Exercise:
If a line in the listing carries the word "United", return a copy of that line.

Exercise materials:
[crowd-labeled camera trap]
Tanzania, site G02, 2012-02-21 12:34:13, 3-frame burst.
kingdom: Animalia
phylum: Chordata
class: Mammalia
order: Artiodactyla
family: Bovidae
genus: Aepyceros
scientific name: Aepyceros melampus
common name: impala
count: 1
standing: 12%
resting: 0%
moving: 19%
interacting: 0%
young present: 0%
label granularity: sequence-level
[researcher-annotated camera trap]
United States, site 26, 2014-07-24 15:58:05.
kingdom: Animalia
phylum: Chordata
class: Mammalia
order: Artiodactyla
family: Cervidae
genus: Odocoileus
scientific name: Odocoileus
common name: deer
==
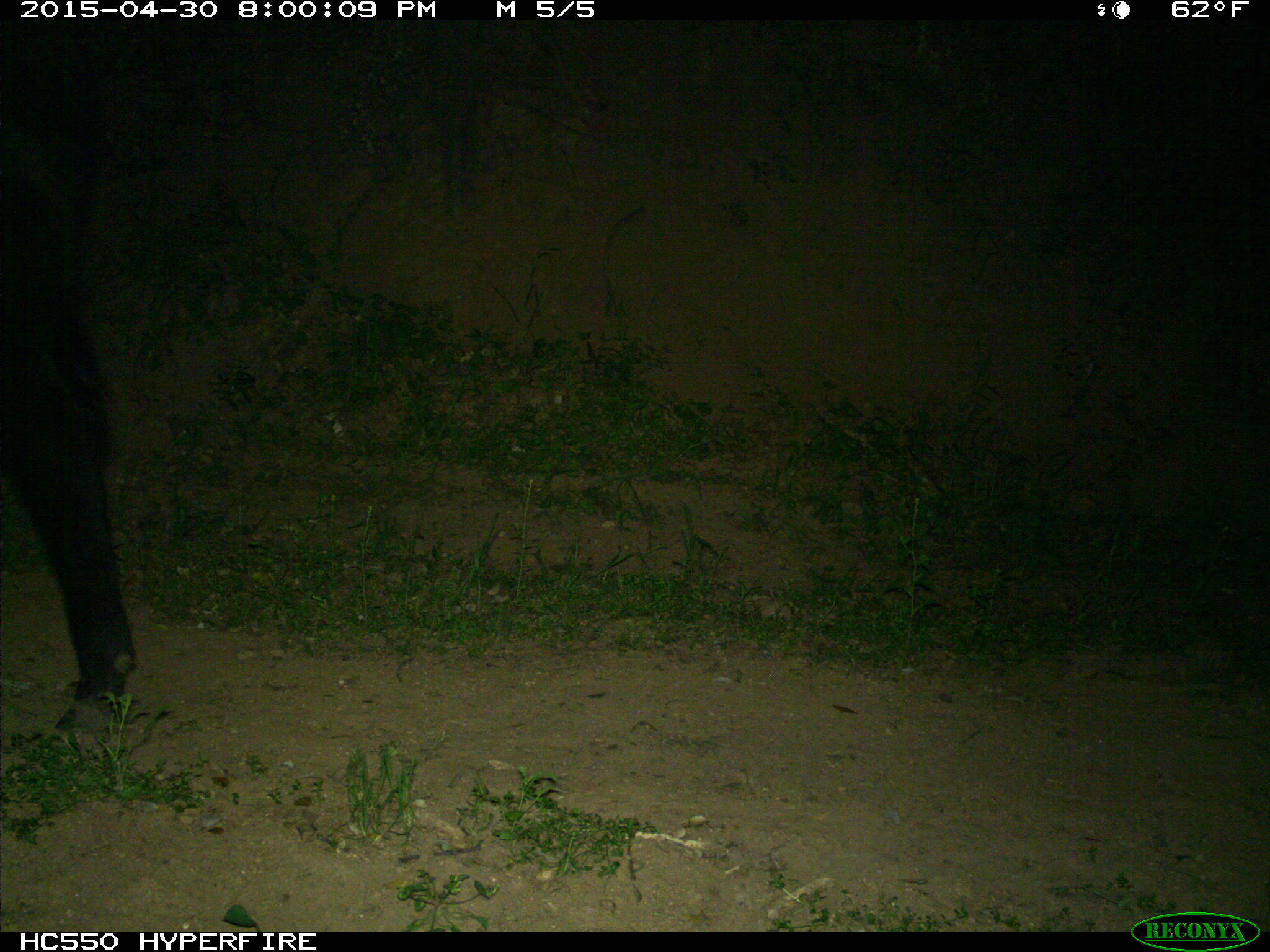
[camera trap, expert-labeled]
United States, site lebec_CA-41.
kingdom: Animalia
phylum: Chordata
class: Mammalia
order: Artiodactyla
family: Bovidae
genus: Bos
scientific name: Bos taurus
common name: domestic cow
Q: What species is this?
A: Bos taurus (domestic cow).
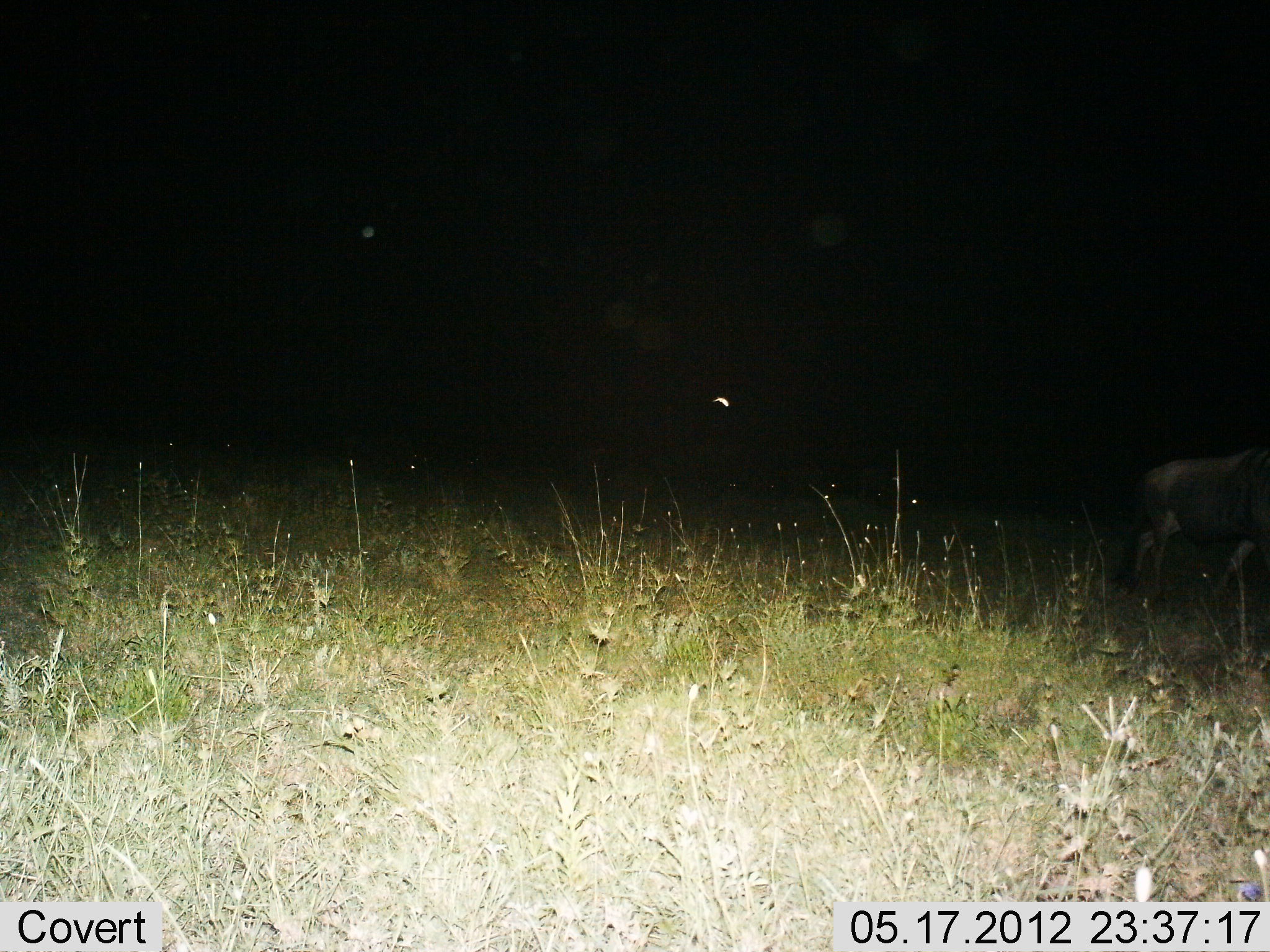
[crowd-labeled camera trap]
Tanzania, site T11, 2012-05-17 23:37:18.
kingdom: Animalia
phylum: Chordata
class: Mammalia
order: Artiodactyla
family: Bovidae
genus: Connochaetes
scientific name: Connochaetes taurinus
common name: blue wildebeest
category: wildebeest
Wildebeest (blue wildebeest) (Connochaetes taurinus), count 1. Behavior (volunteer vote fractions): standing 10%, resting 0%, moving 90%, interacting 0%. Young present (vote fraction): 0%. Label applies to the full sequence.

Response:
United States, site 26, 2014-07-24 15:58:05.
United States, site lebec_CA-41.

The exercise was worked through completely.